Spiteri Debono’s comments come as Żurrieq residents are ramping up a fight to change the local plans that allow 11,000 square metres of virgin land to be developed. 

Times of Malta reported how the government gave its consent for a stretch of arable land that is still actively being tilled in the rural area of Tal-Bebbux to be rezoned to allow the construction of residential buildings. 

The planning control application, filed by Francis Spiteri of Tal-Karmnu Construction Company, seeks to build a road through the farmland that will open it up to further construction. The majority of this land is Government property. 

While the Lands Ministry has replied to the outcry against the application by saying the land would only be developed ‘if it benefits the community’, it has not explicitly said that it would withdraw its consent for the application. 

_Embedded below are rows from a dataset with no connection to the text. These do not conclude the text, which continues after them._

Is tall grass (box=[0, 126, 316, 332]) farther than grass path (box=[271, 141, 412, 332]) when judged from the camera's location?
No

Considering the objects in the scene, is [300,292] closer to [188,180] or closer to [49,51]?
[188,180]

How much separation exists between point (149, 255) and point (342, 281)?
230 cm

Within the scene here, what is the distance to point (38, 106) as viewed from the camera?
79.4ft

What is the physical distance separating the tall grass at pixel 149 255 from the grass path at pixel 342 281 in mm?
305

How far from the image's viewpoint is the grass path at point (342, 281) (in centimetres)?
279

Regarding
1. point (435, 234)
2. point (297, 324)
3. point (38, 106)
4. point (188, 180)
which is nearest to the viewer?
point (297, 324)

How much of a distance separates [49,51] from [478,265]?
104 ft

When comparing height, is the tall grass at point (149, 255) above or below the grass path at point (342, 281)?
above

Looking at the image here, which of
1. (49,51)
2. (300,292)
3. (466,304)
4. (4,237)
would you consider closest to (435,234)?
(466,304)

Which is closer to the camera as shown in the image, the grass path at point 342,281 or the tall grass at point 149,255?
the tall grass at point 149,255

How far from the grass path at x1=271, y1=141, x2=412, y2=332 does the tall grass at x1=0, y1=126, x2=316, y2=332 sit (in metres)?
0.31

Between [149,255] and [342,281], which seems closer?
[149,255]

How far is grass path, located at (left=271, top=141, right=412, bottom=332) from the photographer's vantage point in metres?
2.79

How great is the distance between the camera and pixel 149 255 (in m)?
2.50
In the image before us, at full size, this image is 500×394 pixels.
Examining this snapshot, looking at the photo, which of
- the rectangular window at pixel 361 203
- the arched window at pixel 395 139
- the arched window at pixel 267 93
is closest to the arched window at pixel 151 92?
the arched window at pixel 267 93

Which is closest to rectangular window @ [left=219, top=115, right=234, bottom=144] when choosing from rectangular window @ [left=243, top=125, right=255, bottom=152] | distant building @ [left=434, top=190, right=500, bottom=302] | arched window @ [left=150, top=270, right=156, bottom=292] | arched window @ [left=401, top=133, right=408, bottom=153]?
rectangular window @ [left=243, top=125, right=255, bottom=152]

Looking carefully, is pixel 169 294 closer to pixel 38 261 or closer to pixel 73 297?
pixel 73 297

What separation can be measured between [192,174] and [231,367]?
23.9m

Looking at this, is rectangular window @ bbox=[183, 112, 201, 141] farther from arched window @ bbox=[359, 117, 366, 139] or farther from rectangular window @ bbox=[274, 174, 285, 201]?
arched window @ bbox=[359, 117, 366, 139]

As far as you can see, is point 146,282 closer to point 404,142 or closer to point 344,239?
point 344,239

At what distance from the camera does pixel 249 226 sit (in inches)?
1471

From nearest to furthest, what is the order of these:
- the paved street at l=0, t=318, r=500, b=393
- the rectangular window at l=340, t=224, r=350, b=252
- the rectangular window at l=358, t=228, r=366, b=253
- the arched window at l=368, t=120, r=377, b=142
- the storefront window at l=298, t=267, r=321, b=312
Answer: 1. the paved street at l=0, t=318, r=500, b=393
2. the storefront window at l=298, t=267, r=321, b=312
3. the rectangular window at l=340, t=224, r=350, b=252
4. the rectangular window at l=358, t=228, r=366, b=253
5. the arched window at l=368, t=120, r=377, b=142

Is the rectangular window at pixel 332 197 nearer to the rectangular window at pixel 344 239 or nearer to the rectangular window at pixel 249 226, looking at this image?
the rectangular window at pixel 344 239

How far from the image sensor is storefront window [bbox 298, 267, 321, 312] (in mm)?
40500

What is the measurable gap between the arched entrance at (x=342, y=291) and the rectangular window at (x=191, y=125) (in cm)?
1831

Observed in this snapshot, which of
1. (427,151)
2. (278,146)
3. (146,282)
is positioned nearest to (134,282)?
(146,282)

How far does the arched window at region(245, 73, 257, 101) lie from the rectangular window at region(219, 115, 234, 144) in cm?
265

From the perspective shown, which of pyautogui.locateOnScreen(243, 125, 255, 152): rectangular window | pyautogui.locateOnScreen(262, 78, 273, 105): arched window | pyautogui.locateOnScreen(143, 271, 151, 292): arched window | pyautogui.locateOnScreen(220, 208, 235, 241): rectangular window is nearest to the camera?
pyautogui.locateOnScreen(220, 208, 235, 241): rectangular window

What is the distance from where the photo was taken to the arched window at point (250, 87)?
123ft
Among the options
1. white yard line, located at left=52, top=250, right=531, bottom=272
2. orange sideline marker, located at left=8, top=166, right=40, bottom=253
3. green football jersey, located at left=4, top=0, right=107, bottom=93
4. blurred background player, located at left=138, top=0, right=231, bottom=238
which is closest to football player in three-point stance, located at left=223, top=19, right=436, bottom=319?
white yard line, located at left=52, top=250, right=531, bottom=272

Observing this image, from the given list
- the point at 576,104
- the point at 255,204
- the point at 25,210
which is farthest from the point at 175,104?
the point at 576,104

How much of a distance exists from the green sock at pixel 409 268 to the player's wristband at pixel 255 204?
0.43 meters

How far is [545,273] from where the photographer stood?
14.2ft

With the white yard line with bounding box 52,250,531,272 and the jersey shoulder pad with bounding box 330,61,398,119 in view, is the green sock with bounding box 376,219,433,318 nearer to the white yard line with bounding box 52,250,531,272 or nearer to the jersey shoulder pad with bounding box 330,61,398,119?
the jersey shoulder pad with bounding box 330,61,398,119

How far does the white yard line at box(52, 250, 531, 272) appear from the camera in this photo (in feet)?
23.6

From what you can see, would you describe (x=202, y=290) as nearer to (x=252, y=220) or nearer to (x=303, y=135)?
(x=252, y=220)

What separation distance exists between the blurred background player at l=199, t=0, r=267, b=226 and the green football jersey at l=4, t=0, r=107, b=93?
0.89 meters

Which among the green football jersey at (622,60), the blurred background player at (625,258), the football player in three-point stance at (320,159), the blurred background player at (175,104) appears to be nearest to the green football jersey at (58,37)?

As the land in question was rationalised into the development zone in 2006 - which saw it being removed from outside of the development zone - activists are calling for the government to amend the local plans, as it has recently done for Marsascala, Qala and Bulebel. 

In her speech, Spiteri Debono said that while Malta’s rich architectural history had evolved from the grandiose influences of Knights-era design to simpler and sleeker buildings that centre on practicality and functionality, the profession is still, at the moment, underscored by a philosophy that centres on the common good. 

“New regard must be had for the sustainability of other aspects and the protection of arable land merits priority,” she said. 

'Recommendation of Sofia inquiry must be taken aboard with utmost seriousness'

Spiteri Debono also urged professionals to prioritise the betterment of society in their work.

“Of paramount consideration, over and above ego-centric interest, is the mental and physical health of the population,” she said. 

The loss of life and limb of industry workers have been “bitter experiences”, she continued, and the industry must strive to uphold rigorous safety standards. 

That is why the recommendation of the Jean Paul Sofia inquiry must be taken on board with “utmost seriousness” she said. 

Authorities and stakeholders should together strive to draw up laws and regulations to have an effective system of inspections and controls, ensuring the highest standards and safety measures.

“These regulations should be aimed at making their adherence to more easily regulated, checked, and honoured in the observance,” Spiteri Debono said.